*文本节选*
饶毅和我也许是改革开放以来第一批从美国一流大学辞职的终身讲席教授。2010年1月初,《纽约时报》以我俩回国为例证,惊呼中美之间人才逆流已经开始。中国千人计划的实施,导致一批教授半职或全职回到中国,也同时加重了美国的担心。其实,这些都不足虑。真正需要美国担心的是它能否继续为年轻科学家提供发挥其才能的待遇和环境,而真正需要中国面对的也是同样的问题。中美作为两个大国,良性竞争、人才争夺不可避免,但在全球性的趋势下更多的一定是两国在科学上密切合作,只有这样才能最大限度地造福人类。从这个角度看,也许就不存在哪个国家科学衰退的问题了,因为大家会共同受益。
施一公
于清华大学荷清苑家中
致谢
《美国科学在衰退吗?》(Is American Science in Decline?)源自我1989年在美国威斯康星大学发表的博士学位论文《成为科学家的过程》The Process of Becoming a Scientist。论文讨论了社会因素在个体成为科学家的过程中所产生的影响。毕业后,我在密歇根大学执教,在那里继续研究有关社会分层、统计方法、社会人口学和中国的课题。尽管早在2003年,我与金伯莉肖曼(Kimberlee Shauman)已经就女性科学家在科学界的发展合作出版了《科学界的女性:职业历程与结果》Women in Science: Career Processes and Outcomes一书,然而我关于科学家整体发展历程的博士学位论文却迟迟未能成书。多年来,我的一些好友出于对这篇论文的关心,常常问及它的最新进展。
最终,我下定决心,只要找到一位能干的研究生作为合作者,更新原来论文中的数据分析部分,我就将其出版。2006年,合适的人选出现了。亚丽珊德拉A.齐沃德(Alexandra A.Killewald)〔原名萨莎亚琛(Sasha Achen)〕当时是密歇根大学公共政策与社会学领域的博士生,由于她和我都对社会分层和关于科学的议题感兴趣,并且愿意对以上议题进行实证研究,我们成了非常好的搭档。在我们的合作下,基于我博士学位论文的英文版著作Is American Science in Decline?在2012年出版。

*提取信息*

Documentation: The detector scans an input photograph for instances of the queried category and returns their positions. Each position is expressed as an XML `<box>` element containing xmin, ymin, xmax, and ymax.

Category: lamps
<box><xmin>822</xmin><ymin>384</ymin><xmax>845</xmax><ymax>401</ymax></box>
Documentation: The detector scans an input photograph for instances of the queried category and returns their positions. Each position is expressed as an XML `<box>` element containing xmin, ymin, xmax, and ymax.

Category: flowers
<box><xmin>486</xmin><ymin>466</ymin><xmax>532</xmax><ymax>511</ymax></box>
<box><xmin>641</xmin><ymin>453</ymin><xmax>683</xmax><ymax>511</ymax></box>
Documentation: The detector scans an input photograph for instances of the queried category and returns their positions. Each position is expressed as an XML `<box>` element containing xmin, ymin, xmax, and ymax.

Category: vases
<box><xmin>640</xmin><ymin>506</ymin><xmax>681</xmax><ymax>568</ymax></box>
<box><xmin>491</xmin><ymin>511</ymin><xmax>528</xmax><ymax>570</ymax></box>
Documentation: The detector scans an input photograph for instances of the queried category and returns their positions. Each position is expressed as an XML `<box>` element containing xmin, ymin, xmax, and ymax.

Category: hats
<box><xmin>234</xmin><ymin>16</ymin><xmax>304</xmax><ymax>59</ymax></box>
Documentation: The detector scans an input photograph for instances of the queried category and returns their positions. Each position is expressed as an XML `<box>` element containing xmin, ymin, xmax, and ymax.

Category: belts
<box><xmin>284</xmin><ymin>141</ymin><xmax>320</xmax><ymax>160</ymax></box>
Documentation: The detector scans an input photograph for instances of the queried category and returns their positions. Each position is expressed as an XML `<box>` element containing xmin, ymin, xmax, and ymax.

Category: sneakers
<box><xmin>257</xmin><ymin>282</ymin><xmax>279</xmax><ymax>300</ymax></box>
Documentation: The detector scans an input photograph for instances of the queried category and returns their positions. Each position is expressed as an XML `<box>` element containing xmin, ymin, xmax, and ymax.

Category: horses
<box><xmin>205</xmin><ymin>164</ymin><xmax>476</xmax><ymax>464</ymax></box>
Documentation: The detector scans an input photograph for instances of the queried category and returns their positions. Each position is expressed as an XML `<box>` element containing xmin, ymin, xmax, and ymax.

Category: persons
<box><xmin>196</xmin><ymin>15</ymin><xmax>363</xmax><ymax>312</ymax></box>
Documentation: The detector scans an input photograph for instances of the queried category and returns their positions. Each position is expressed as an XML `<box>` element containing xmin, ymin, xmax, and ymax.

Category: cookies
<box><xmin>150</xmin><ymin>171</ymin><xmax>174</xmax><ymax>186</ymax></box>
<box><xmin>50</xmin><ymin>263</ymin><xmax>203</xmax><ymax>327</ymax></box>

*书面题目*
请将文本节选中从“饶毅和我也许是改革开放以来第”起至“问题了,因为大家会共同受益。”止的这一段一字不改地抄写出来。

*结果*
饶毅和我也许是改革开放以来第一批从美国一流大学辞职的终身讲席教授。2010年1月初,《纽约时报》以我俩回国为例证,惊呼中美之间人才逆流已经开始。中国千人计划的实施,导致一批教授半职或全职回到中国,也同时加重了美国的担心。其实,这些都不足虑。真正需要美国担心的是它能否继续为年轻科学家提供发挥其才能的待遇和环境,而真正需要中国面对的也是同样的问题。中美作为两个大国,良性竞争、人才争夺不可避免,但在全球性的趋势下更多的一定是两国在科学上密切合作,只有这样才能最大限度地造福人类。从这个角度看,也许就不存在哪个国家科学衰退的问题了,因为大家会共同受益。